Architecte de la Presqu'île

Comment avez-vous abordé ce projet sur la presqu’île de la Touques ?

La presqu’île me charme pour son aspect sauvage, une sorte de «Tiers paysage » comme dit Gilles Clément. Il y a longtemps déjà, je me promenais dans les brumes matinales et mystérieuses le long de la Touques, avec les herbes éparses, les salicornes, quelques objets abandonnés, les peupliers hirsutes, les hangars bricolés : un univers à l’opposé de la ville policée. Mouettes, eau qui coule, limons, odeurs…

Cette idée de nature en friche, à l’opposé du jardin public bien cultivé avec l’herbe du gazon coupée, les haies alignées, les barrières blanches et coquettes, les fleurs

d’agrément si gentilles et polies. A côté de la ville civilisée, la ville ordonnée, la rive de la Touques ressemble à une sauvageonne.

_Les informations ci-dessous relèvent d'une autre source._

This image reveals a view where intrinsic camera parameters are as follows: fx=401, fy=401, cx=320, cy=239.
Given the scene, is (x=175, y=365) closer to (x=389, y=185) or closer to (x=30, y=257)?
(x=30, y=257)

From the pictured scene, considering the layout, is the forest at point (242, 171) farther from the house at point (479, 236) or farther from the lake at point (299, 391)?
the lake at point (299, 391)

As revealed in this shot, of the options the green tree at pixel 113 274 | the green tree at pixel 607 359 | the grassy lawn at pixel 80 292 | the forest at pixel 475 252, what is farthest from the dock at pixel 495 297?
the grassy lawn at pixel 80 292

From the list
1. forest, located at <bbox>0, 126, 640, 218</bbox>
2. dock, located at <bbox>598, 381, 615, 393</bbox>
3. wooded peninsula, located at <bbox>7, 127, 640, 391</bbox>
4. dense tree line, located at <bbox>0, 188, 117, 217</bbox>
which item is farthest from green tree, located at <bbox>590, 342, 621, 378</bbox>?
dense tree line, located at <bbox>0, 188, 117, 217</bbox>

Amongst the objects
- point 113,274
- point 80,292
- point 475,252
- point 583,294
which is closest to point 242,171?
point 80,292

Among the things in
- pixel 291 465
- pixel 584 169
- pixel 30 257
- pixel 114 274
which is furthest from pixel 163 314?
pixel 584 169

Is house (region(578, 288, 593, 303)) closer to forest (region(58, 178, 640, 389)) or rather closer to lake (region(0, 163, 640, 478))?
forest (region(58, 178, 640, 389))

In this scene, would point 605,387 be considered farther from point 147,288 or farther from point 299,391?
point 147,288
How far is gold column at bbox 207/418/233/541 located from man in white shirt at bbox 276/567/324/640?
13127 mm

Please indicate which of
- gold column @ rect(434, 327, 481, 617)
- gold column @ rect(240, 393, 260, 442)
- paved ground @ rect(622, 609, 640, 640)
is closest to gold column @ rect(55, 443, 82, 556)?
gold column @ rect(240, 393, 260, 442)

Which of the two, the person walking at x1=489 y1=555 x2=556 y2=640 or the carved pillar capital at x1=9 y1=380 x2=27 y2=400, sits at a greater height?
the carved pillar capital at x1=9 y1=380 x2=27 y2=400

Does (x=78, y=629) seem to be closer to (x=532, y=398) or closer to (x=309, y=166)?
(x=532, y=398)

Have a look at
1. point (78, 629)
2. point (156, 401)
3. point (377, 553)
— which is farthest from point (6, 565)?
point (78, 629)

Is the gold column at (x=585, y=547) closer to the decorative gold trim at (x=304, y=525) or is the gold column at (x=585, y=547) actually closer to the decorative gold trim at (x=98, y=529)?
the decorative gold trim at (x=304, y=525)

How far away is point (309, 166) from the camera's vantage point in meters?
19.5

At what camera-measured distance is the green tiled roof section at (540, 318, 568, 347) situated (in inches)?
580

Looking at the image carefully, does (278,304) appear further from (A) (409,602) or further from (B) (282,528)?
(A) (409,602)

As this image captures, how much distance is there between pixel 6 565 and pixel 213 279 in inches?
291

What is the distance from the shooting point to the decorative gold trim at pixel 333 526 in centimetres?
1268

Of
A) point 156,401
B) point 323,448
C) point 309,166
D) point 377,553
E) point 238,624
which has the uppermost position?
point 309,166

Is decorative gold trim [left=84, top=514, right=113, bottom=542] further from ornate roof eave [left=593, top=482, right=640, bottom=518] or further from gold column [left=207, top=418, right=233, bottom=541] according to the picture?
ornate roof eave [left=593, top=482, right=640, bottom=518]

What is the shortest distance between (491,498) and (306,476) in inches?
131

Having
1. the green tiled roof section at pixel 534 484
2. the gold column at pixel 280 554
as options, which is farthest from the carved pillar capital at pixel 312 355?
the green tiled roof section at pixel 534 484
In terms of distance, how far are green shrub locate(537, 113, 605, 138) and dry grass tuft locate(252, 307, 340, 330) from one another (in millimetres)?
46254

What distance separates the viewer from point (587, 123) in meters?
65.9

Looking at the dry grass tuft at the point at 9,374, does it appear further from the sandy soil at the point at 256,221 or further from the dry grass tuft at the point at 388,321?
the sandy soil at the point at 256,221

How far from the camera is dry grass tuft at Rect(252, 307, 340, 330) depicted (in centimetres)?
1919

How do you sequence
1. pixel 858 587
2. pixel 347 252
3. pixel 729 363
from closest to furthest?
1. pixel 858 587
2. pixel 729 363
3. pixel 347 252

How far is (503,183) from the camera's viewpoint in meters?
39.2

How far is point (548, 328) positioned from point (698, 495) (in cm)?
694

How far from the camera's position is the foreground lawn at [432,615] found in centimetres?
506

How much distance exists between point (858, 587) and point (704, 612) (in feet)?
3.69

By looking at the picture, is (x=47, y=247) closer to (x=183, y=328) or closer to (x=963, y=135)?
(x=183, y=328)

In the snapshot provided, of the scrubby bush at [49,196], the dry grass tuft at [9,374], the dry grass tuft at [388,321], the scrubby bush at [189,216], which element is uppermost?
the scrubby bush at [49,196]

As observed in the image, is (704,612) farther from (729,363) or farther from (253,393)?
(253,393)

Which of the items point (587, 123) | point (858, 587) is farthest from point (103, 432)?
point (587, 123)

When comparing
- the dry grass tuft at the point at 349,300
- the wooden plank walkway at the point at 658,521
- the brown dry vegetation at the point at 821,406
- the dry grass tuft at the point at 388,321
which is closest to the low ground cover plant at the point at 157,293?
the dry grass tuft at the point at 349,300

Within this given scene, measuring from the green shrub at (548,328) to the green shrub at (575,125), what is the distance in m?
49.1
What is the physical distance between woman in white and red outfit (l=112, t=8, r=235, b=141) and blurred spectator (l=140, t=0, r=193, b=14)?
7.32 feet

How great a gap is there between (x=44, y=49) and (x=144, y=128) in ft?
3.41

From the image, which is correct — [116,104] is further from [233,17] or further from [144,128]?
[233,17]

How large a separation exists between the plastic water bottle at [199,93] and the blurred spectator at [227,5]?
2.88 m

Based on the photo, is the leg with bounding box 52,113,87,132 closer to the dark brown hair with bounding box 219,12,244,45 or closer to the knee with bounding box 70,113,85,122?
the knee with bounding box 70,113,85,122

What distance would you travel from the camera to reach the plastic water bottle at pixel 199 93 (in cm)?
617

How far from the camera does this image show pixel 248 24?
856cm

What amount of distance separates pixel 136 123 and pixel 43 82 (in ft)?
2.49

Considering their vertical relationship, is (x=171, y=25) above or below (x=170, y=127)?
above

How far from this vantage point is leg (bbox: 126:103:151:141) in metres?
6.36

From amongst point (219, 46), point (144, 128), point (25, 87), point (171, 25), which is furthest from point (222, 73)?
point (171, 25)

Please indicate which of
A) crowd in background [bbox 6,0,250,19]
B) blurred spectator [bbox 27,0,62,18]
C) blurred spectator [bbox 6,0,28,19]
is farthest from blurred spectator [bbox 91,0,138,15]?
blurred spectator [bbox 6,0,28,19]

Le grand parc que nous avons imaginé depuis le pont des Belges jusqu’à la mer sur la rive gauche de la rivière conservera cet aspect. Circuler à vélo, marcher sur des planches dans les herbes folles, se promener comme l’eau qui déambule en courant ondulatoire. J’aime, je souhaite ce contraste entre la rive verte sauvage et le quai de la gare urbain et architectural.

La presqu’île conservera ces deux visages, celui d’un quartier urbain avec ses immeubles, boutiques, places, ruelles, riche en surprises et en variété architecturale, et celui du parc «sauvage» de la rive de Touques.

Avec ses bassins portuaires urbains et structurés et sa rivière, il existe aussi un mélange de l’angle droit et de la courbe, du minéral de l’architecture et du végétal qui est riche et intéressant. Ce contraste et cette diversité enrichissent l’espace.



Quelles sont les grandes lignes directrices de son aménagement ?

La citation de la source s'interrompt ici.